_Task requirements_: After locating the line that contains "genus: Connochaetes" in the records below, write out exactly that line and each line after it through the one that contains "order: Perissodactyla", and nothing else.

***

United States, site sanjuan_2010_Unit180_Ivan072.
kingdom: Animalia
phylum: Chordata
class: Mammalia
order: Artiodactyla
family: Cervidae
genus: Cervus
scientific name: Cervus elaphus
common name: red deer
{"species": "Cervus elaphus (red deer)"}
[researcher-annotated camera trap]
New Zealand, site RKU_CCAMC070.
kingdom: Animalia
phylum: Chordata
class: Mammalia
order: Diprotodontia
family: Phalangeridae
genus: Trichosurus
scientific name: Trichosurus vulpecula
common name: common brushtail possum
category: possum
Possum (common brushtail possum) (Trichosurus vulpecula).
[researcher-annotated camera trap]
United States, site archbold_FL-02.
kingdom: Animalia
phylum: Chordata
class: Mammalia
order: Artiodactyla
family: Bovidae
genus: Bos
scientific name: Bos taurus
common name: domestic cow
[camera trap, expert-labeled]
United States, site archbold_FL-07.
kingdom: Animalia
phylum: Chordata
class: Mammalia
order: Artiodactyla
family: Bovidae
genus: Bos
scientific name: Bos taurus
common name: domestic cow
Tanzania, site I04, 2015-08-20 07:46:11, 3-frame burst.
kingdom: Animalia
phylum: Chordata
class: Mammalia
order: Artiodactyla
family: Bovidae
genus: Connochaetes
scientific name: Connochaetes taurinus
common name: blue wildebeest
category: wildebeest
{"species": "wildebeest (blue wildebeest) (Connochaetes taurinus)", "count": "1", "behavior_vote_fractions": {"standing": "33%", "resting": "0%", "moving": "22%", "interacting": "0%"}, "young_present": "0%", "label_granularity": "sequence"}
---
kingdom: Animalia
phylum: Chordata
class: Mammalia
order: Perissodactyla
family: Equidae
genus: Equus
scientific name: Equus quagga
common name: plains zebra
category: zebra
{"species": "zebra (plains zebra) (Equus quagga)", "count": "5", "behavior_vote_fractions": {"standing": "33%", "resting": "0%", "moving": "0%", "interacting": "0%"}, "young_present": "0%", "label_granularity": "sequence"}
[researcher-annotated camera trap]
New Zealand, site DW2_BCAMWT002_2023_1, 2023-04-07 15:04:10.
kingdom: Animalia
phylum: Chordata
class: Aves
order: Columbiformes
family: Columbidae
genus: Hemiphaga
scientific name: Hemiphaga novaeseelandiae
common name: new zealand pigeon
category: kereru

***

_Finished task_:
genus: Connochaetes
scientific name: Connochaetes taurinus
common name: blue wildebeest
category: wildebeest
{"species": "wildebeest (blue wildebeest) (Connochaetes taurinus)", "count": "1", "behavior_vote_fractions": {"standing": "33%", "resting": "0%", "moving": "22%", "interacting": "0%"}, "young_present": "0%", "label_granularity": "sequence"}
---
kingdom: Animalia
phylum: Chordata
class: Mammalia
order: Perissodactyla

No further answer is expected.